No political considerations in rejecting UN resolutions against Masood Azhar: China
China, a veto-wielding permanent member of the UN Security Council, has repeatedly blocked moves to sanction Azhar under the Al-Qaeda Sanctions Committee.world Updated: Dec 21, 2017 23:27 IST
China on Thursday said its decision to repeatedly reject resolutions at the UN to sanction Pakistan-based Jaish-e-Mohammed chief Masood Azhar wasn’t based on “political considerations” and was taken on the merits of the case.
India on Wednesday had sharply criticised China for apparently shielding Azhar at the UN Security Council. India’s permanent representative to the UN Syed Akbaruddin said that “on counter-terrorism, cooperation continues to elude the council, as it falls victim to narrow political and strategic concerns”.
China’s ministry of foreign affairs dismissed India’s argument.
“You have mentioned the narrow political consideration but we think we have acted in a candid way with ease. We have nothing to do with narrow-minded political consideration,” foreign ministry spokesperson Hua Chunying said on Thursday.
“We should say that we firmly crackdown on various forms of international terrorism and on this issue we make our own judgements based on the merits of the matter.

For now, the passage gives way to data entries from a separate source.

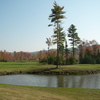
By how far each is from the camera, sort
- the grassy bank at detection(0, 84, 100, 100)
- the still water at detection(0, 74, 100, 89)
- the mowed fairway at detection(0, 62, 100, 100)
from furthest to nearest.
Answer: the still water at detection(0, 74, 100, 89) < the mowed fairway at detection(0, 62, 100, 100) < the grassy bank at detection(0, 84, 100, 100)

“Like we said, the relevant move in the committee accords with the rules of the procedure of the committee and we will work with various parties to uphold the security and peace of the international community.”
China, a veto-wielding permanent member of the UNSC, has repeatedly blocked moves to sanction Azhar under the Al-Qaeda Sanctions Committee over the past one year. Beijing flatly denies that its close ties with Pakistan is the reason for blocking the move, stating that it has more to do with the process of collecting “solid evidence” against the alleged terrorist.
In November, Beijing cited “lack of consensus” among UN Security Council members on sanctioning Azhar under a US-backed resolution.
Signalling its intention to block the resolution, China had said that the UN committee “is yet to reach an agreement” on the move.